А Манюшка нежно кудахтала:
— Гостенёчки дорогие! Милые вы мои! Люблю-то я как вас! Молодые-то вы какие! Радость-то вы какую приносите! Словно солнышко в комнатке у нас играет. — И с огорчением и тоской в лице жаловалась: — Только вот сестрица Офимья страмит меня за это удовольствие: «Я вот молюсь, говорит, смерть у меня в доме-то, а у тебя — пляс да веселье. Лестовка у меня из рук валится, и злоблюсь я, грех ещё больше на душу мне наводишь. Нет чтобы вместе со мной канун отстоять богородице… Гляди, Марья, беда-то ведь не дремлет…» — «Меня, говорю, Офимьюшка, богородица простит: она ведь тоже радость любит. Не спроста мы ей молитву творим: „Богородица-дево, радуйся… благословенна ты в женах…“»
Гости смеялись.
Мара, чёрненькая, маленькая, с завитым чубиком, с горячими карими глазами и вздёрнутым носом, вертелась по комнатке, поправляла волосы и говорила грудным, задорным голосом, широко и звучно упирая на «а»:
— Афимья — карга. И Жеребок и она друг другу подстать: он волк и алкоголик, а она ханжа. Вот и сын от чахотки помирает. Не семья, а чума. Этот дом все на версту обходят. Ох, и хочется это чортово гнездо раскидать… или сжечь дотла!..
Манюшка в ужасе взмахивала руками.
— Да что это ты, Марочка! Да как это у тебя язык-то поворачивается? Да у меня сердце обмирает от такой страхоты. Милая ты моя, птичка золотая! Ведь у тебя карахтер-то легонький: ты как чаечка на солнышке летаешь, а такие чёрные мысли в голове носишь… И не говори мне этого — с ума сойду.

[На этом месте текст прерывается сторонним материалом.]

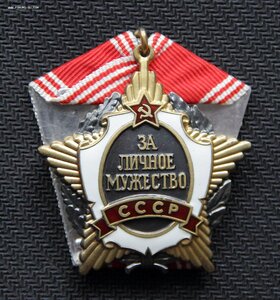 Личное Мужество СССР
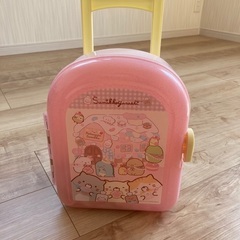 すみっこぐらし　キャリーケース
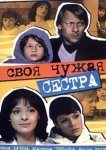  Своя чужая сестра 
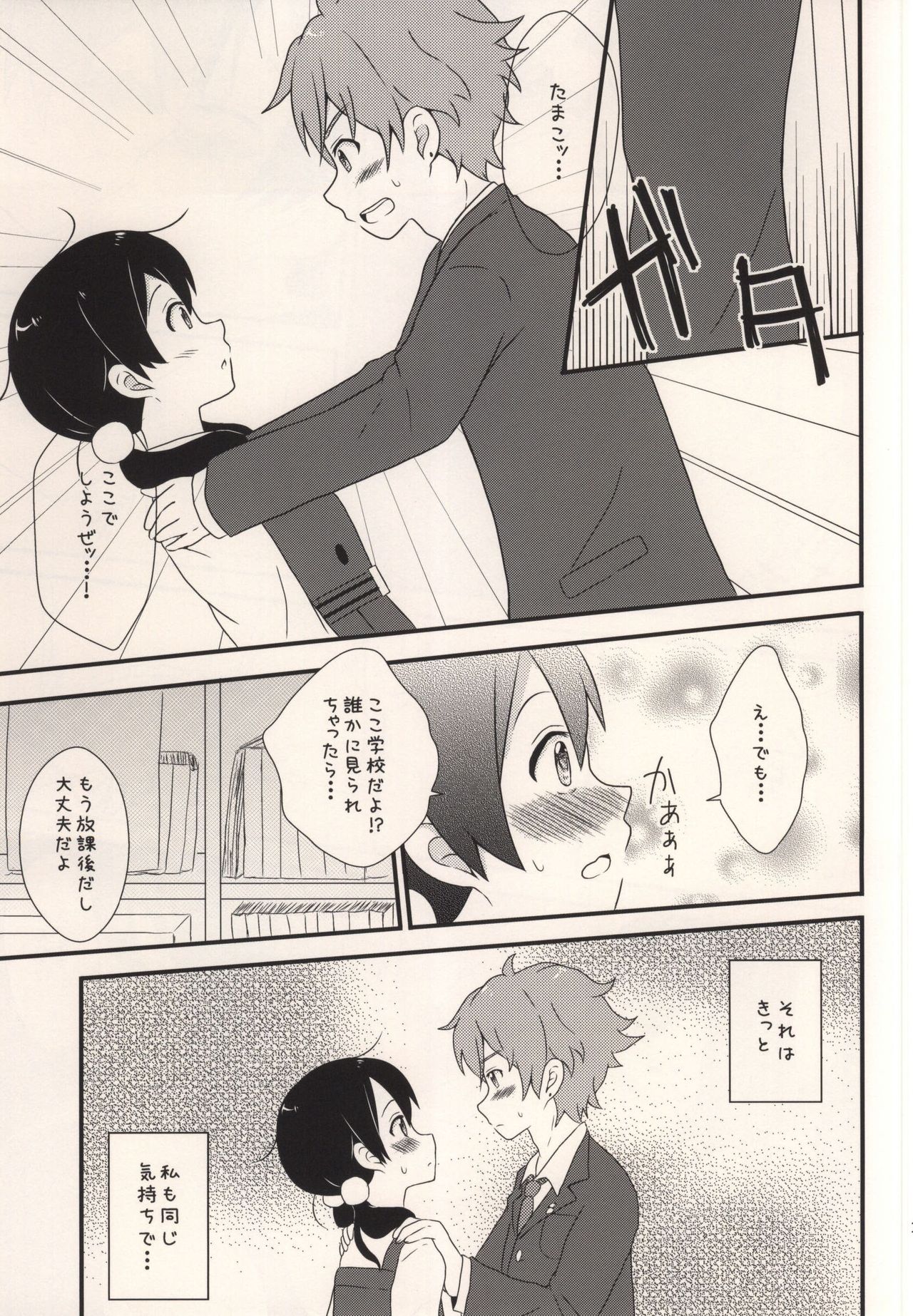 (C87) [Nekomanma (Kiyokiba Miyo)] Happy Rice Cake 2 (Tamako Market) page 10 full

Мать сидела в сторонке отчуждённо, застенчиво, наблюдала за гостями с растерянной, застывшей улыбкой и не знала, что делать — не то уйти из комнаты, чтобы не мешать компании, не то помогать Манюшке в её гостеприимных хлопотах. А я сидел в заднем углу на кипе мочал и перечитывал любимую мою нарядную книжку «Руслан и Людмила». Почему-то мне хотелось её читать по праздникам, под звон колоколов. В будни я прятал её, а читал растрёпанные книжки без начала и конца. Эти книжки я покупал у краснолицего и краснобородого лавочника за семишник. У него на прилавке они лежали беспорядочной кучей. Он отрывал из книжек листы и делал из них фунтики. Тут были повести о разбойниках, о каких-то заморских рыцарях, о дурацких похождениях пошехонцев. Хоть я и хохотал над их глупостью, но мне было обидно за мужиков, которые в этой книжке изображались безнадежными остолопами.